## DO THIS
Quote every line below exactly as it reads.

--------------------

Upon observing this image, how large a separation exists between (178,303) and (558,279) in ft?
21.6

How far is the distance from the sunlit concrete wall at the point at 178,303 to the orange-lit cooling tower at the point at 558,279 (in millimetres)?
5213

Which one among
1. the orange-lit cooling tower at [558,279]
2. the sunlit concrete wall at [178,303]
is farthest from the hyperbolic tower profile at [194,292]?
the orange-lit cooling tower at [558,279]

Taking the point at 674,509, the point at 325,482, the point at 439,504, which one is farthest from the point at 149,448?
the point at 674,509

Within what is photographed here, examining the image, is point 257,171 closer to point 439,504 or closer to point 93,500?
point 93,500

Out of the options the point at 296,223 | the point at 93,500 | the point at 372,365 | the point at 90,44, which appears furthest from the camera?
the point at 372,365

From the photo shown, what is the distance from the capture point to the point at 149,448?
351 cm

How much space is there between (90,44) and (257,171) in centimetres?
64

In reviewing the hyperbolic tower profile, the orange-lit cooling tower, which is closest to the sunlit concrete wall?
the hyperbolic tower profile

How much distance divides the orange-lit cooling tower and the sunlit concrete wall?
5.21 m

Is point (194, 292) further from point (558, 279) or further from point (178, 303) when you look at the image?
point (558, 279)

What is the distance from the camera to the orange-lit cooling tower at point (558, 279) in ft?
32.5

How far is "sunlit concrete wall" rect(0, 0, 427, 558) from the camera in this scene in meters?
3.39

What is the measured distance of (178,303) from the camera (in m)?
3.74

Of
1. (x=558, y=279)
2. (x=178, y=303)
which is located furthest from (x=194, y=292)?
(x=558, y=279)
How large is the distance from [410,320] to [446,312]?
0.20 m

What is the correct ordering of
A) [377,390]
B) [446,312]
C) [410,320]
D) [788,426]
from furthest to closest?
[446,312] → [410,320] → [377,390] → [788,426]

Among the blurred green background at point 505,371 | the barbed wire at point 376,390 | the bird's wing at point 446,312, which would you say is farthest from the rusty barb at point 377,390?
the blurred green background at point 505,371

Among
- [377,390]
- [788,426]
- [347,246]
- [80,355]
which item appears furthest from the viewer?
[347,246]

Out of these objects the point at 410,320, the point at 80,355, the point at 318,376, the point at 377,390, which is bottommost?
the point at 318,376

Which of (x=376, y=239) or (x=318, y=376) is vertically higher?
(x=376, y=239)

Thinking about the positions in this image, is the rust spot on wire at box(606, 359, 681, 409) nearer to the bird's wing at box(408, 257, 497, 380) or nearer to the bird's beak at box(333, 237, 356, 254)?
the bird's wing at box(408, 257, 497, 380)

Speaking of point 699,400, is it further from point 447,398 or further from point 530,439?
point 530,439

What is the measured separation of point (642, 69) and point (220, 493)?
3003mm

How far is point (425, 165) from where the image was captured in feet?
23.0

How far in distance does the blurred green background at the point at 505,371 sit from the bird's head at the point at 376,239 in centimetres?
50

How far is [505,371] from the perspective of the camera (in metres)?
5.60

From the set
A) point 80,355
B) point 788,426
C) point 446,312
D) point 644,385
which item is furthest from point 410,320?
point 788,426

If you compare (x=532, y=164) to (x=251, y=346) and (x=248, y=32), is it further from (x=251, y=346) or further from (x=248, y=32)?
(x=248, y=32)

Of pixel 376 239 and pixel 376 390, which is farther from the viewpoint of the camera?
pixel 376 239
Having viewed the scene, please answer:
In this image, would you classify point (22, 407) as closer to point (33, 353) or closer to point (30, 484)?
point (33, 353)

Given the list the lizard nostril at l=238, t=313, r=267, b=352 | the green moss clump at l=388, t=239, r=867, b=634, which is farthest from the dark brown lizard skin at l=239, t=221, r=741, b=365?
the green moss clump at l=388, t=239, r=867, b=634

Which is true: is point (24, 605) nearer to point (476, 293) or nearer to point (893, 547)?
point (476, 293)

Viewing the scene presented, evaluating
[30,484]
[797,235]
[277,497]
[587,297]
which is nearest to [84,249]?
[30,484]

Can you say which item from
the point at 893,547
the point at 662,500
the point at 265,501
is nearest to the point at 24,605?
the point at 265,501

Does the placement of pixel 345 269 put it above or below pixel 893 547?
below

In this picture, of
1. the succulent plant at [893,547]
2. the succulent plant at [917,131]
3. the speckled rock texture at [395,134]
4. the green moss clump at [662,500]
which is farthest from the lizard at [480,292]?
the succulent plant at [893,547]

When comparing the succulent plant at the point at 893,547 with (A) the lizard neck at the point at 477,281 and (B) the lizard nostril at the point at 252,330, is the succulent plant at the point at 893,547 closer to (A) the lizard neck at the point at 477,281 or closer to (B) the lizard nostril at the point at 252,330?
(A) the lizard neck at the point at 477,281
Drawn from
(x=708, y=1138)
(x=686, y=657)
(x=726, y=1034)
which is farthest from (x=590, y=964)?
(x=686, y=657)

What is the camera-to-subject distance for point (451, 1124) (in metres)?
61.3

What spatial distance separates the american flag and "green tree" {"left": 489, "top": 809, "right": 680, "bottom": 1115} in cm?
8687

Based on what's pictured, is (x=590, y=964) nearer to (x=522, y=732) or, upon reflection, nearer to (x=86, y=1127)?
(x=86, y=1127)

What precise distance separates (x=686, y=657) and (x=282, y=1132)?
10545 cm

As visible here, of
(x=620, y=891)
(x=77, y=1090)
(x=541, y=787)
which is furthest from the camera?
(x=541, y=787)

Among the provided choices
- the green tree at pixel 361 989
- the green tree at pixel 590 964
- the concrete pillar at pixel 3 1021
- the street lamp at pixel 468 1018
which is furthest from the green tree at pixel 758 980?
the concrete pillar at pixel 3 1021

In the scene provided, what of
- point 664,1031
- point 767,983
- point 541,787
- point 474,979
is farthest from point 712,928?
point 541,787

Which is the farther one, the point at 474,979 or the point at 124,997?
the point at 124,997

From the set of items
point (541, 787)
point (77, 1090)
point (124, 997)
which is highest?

--------------------

## ANSWER TO THE EXERCISE
Upon observing this image, how large a separation exists between (178,303) and (558,279) in ft?
21.6

How far is the distance from the sunlit concrete wall at the point at 178,303 to the orange-lit cooling tower at the point at 558,279 (in millimetres)?
5213

Which one among
1. the orange-lit cooling tower at [558,279]
2. the sunlit concrete wall at [178,303]
is farthest from the hyperbolic tower profile at [194,292]?
the orange-lit cooling tower at [558,279]

Taking the point at 674,509, the point at 325,482, the point at 439,504, which one is farthest from the point at 149,448?
the point at 674,509

Within what is photographed here, examining the image, is point 257,171 closer to point 439,504 or closer to point 93,500?
point 93,500

Out of the options the point at 296,223 | the point at 93,500 | the point at 372,365 | the point at 90,44, which appears furthest from the camera?
the point at 372,365

From the photo shown, what is the distance from the capture point to the point at 149,448?
351 cm

How much space is there between (90,44) and (257,171) in centimetres?
64

In reviewing the hyperbolic tower profile, the orange-lit cooling tower, which is closest to the sunlit concrete wall?
the hyperbolic tower profile

How much distance divides the orange-lit cooling tower and the sunlit concrete wall?
5.21 m

Is point (194, 292) further from point (558, 279) or further from point (178, 303) when you look at the image?
point (558, 279)

What is the distance from the camera to the orange-lit cooling tower at point (558, 279) in ft?
32.5

How far is "sunlit concrete wall" rect(0, 0, 427, 558) from the camera in this scene in meters?
3.39

What is the measured distance of (178,303) from the camera (in m)?
3.74

Of
1. (x=558, y=279)
2. (x=178, y=303)
which is located furthest from (x=194, y=292)?
(x=558, y=279)
How large is the distance from [410,320] to [446,312]?
0.20 m

What is the correct ordering of
A) [377,390]
B) [446,312]
C) [410,320]
D) [788,426]
from furthest to closest?
[446,312] → [410,320] → [377,390] → [788,426]

Among the blurred green background at point 505,371 | the barbed wire at point 376,390 | the bird's wing at point 446,312, which would you say is farthest from the rusty barb at point 377,390?
the blurred green background at point 505,371

Among
- [377,390]
- [788,426]
- [347,246]
- [80,355]
which item appears furthest from the viewer?
[347,246]

Out of these objects the point at 410,320, the point at 80,355, the point at 318,376, the point at 377,390, which is bottommost?
the point at 318,376

Which of (x=376, y=239) or (x=318, y=376) is vertically higher?
(x=376, y=239)

Thinking about the positions in this image, is the rust spot on wire at box(606, 359, 681, 409) nearer to the bird's wing at box(408, 257, 497, 380) or nearer to the bird's beak at box(333, 237, 356, 254)?
the bird's wing at box(408, 257, 497, 380)

Speaking of point 699,400, is it further from point 447,398 or further from point 530,439?
point 530,439

What is the measured separation of point (642, 69) and point (220, 493)?
3003mm

How far is point (425, 165) from where the image was captured in feet?
23.0

How far in distance does the blurred green background at the point at 505,371 sit from the bird's head at the point at 376,239 in centimetres?
50

How far is [505,371] from the perspective of the camera (in metres)?
5.60

From the set
A) point 80,355
B) point 788,426
C) point 446,312
D) point 644,385
which item is furthest from point 410,320?
point 788,426

If you compare (x=532, y=164) to (x=251, y=346) and (x=248, y=32), is it further from (x=251, y=346) or further from (x=248, y=32)?
(x=248, y=32)

Of pixel 376 239 and pixel 376 390, which is farther from the viewpoint of the camera?
pixel 376 239
Having viewed the scene, please answer:
In this image, would you classify point (22, 407) as closer to point (33, 353) or closer to point (30, 484)?
point (33, 353)

Given the list the lizard nostril at l=238, t=313, r=267, b=352 | the green moss clump at l=388, t=239, r=867, b=634, which is farthest from the dark brown lizard skin at l=239, t=221, r=741, b=365?
the green moss clump at l=388, t=239, r=867, b=634

Which is true: is point (24, 605) nearer to point (476, 293) or nearer to point (893, 547)?
point (476, 293)

Viewing the scene presented, evaluating
[30,484]
[797,235]
[277,497]
[587,297]
which is nearest to [84,249]?
[30,484]

Can you say which item from
the point at 893,547
the point at 662,500
the point at 265,501
is nearest to the point at 24,605?
the point at 265,501

Does the placement of pixel 345 269 put it above or below pixel 893 547?
below

In this picture, of
1. the succulent plant at [893,547]
2. the succulent plant at [917,131]
3. the speckled rock texture at [395,134]
4. the green moss clump at [662,500]
which is farthest from the lizard at [480,292]?
the succulent plant at [893,547]

When comparing the succulent plant at the point at 893,547 with (A) the lizard neck at the point at 477,281 and (B) the lizard nostril at the point at 252,330, is the succulent plant at the point at 893,547 closer to (A) the lizard neck at the point at 477,281 or closer to (B) the lizard nostril at the point at 252,330?
(A) the lizard neck at the point at 477,281
Drawn from
(x=708, y=1138)
(x=686, y=657)
(x=726, y=1034)
which is farthest from (x=590, y=964)?
(x=686, y=657)

What is the camera-to-subject distance for point (451, 1124) (in metres)?
61.3

What spatial distance separates the american flag and "green tree" {"left": 489, "top": 809, "right": 680, "bottom": 1115} in cm?
8687

Based on what's pictured, is (x=590, y=964) nearer to (x=522, y=732) or, upon reflection, nearer to (x=86, y=1127)?
(x=86, y=1127)

What precise distance separates (x=686, y=657) and (x=282, y=1132)?
10545 cm

As visible here, of
(x=620, y=891)
(x=77, y=1090)
(x=541, y=787)
which is furthest from the camera?
(x=541, y=787)

Among the provided choices
- the green tree at pixel 361 989
- the green tree at pixel 590 964
- the concrete pillar at pixel 3 1021
- the street lamp at pixel 468 1018
which is furthest from the green tree at pixel 758 980?
the concrete pillar at pixel 3 1021

In the scene provided, what of
- point 664,1031
- point 767,983
- point 541,787
- point 474,979
is farthest from point 712,928?
point 541,787

Which is the farther one, the point at 474,979 or the point at 124,997?
the point at 124,997

From the set of items
point (541, 787)
point (77, 1090)
point (124, 997)
which is highest?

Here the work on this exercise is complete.